Strategizing for 2014 – Now is the time to begin!
Since the Supreme Court decided in June to uphold the health insurance reform provisions of the Patient Protection and Affordable Care Act (PPACA), hardly a day has gone by that I haven't read or heard something about businesses considering no longer offering health coverage in 2014.
Under PPACA's employer mandate, which is effective on January 1, 2014, companies with 50 or more full-time employees will have to either:
- provide all full-time employees (and their dependents) coverage that is "affordable" (i.e., employee contributions cannot exceed 9.5% of household income) and provides "minimum value ( i.e., the plan covers at least 60% of allowed costs) , or
- pay a penalty.
You may have heard of this referred to as the "play or pay decision," and whether an employer continues to offer medical benefits will have significant ramifications for both employers and employees — as well as for the health care system as a whole.

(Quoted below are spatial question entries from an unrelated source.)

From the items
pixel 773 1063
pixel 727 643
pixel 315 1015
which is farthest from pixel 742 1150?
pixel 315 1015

Accordingly, I thought it might be helpful to provide readers with some food for thought as you think about these options. We know that most, if not all, employers, as well as brokers and consultants on behalf of clients, have calculated what it would mean to pay the penalty rather than offer coverage. While there are additional financial considerations that should be thought through, the decision of whether to "play or pay" requires consideration of other important factors including:
- Employer-sponsored health benefits are a significant component of total employee rewards, and the financial value is delivered on a pre-tax basis. Employers may need to provide market value packages to hire/retain employees to compensate for the loss of benefits — especially higher wage earners who won't be eligible for federal tax credits. But, unlike employee benefits, increased wages will be subject to taxation, which will decrease the value of the increased compensation for employees. So the employee could not only end up paying higher taxes due to more compensation but also losing the pre-tax treatment of their benefit value.
- Offering health benefits leads to employee satisfaction, loyalty and productivity — ultimately attracting and retaining talent. A well designed benefit strategy can promote a culture of wellness and personal accountability that benefits your employees and your bottom line.

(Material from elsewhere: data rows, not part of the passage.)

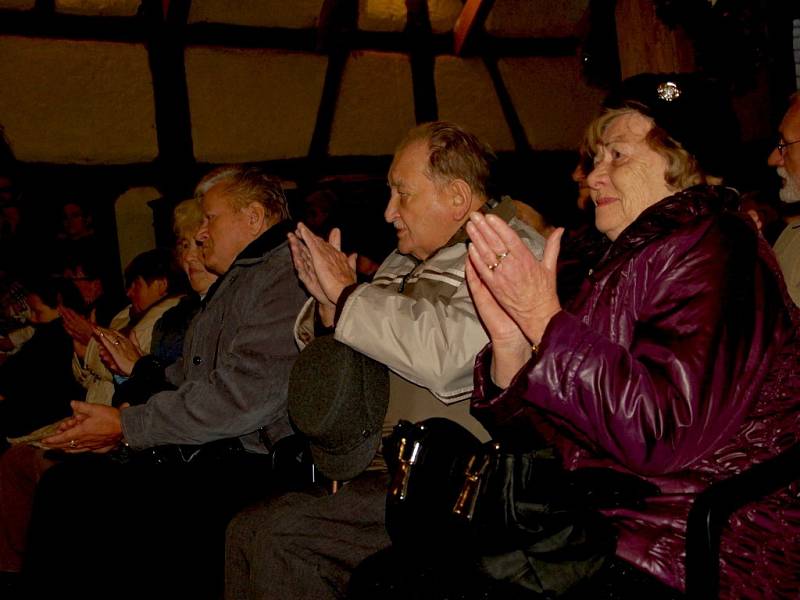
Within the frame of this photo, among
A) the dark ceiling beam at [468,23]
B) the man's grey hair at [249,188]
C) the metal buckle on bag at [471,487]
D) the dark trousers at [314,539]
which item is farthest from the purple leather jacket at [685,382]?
the dark ceiling beam at [468,23]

- Indirect costs from lost productivity due to illness and chronic disease can be significant and should be factored in as well. The implementation of programs that promote a culture of health and wellness are likely to continue to be valued by employers from not only a workforce health perspective but also a financial perspective.
- The penalties for not offering employee coverage may increase over time, particularly if Exchange utilization is higher than anticipated.
As you can see, there are many factors to consider as employers, brokers and consultants determine strategies for 2014 and beyond – and I've only touched on a few.
No matter what happens with reform in the future, we believe that employers will reap near and long term benefits from programs that drive individual engagement and accountability for one's own health and health care spending.
If, as an employer, you are undecided on the "big question," or you are a broker or consultant advising a client, choosing to offer benefit programs that promote these concepts seem like a safe bet. That's consistent with our strategic vision for an empowered health care system that has optimal health as its goal; one that exists to serve and empower individuals by providing access to quality health care, offering a range of affordable coverage alternatives and aligning incentives across the health care system to influence behaviors and life style choices.
Perhaps this is a good time to seriously consider a consumer-directed health plan, or other value-based plan such as tiered benefits. Combined with incentives for completion of biometrics or health assessments, wellness programs, and health education, tools and resources, consumer-directed plans have shown demonstrable success in lowering costs and fostering improved consumer awareness and engagement In their own health care.
To get a feel for how this can work, take a look at the Sixth Annual Cigna Choice Fund Experience Study.
We've continued to enhance our consumer-driven health plans (Cigna Choice Fund) since the initial launch in 2005. Our consumer focused plans provide individuals with personalized, relevant, actionable information, tools and resources so that they can make informed health decisions based on their unique circumstances.
Year over year, the Choice Fund study demonstrates that when individuals are more engaged in actively managing both their own health and their health care expenses, they can also improve their health and lower costs – without sacrificing quality, under-utilizing care or paying more premium. Our Choice Fund offering combined with our award winning Cost of Care Estimator are key drivers of the plan's overall success. Transparency of information encourages health care consumers to become more educated.
Of course, there is no one-size-fits-all benefits strategy. The "right" strategy is driven by a company's culture and philosophy, benefits policy and workforce demographics.
Evaluation of employee populations and current plans for both affordability and value is crucial.
If you identify gaps or opportunities and know you are headed for significant change, initiating the change sooner rather than later will allow employees more time to "ease" into new programs over multiple years!
So, if you haven't started planning a 2014 benefit strategy, now is the time to begin.
As always, we are here to help you evaluate your options.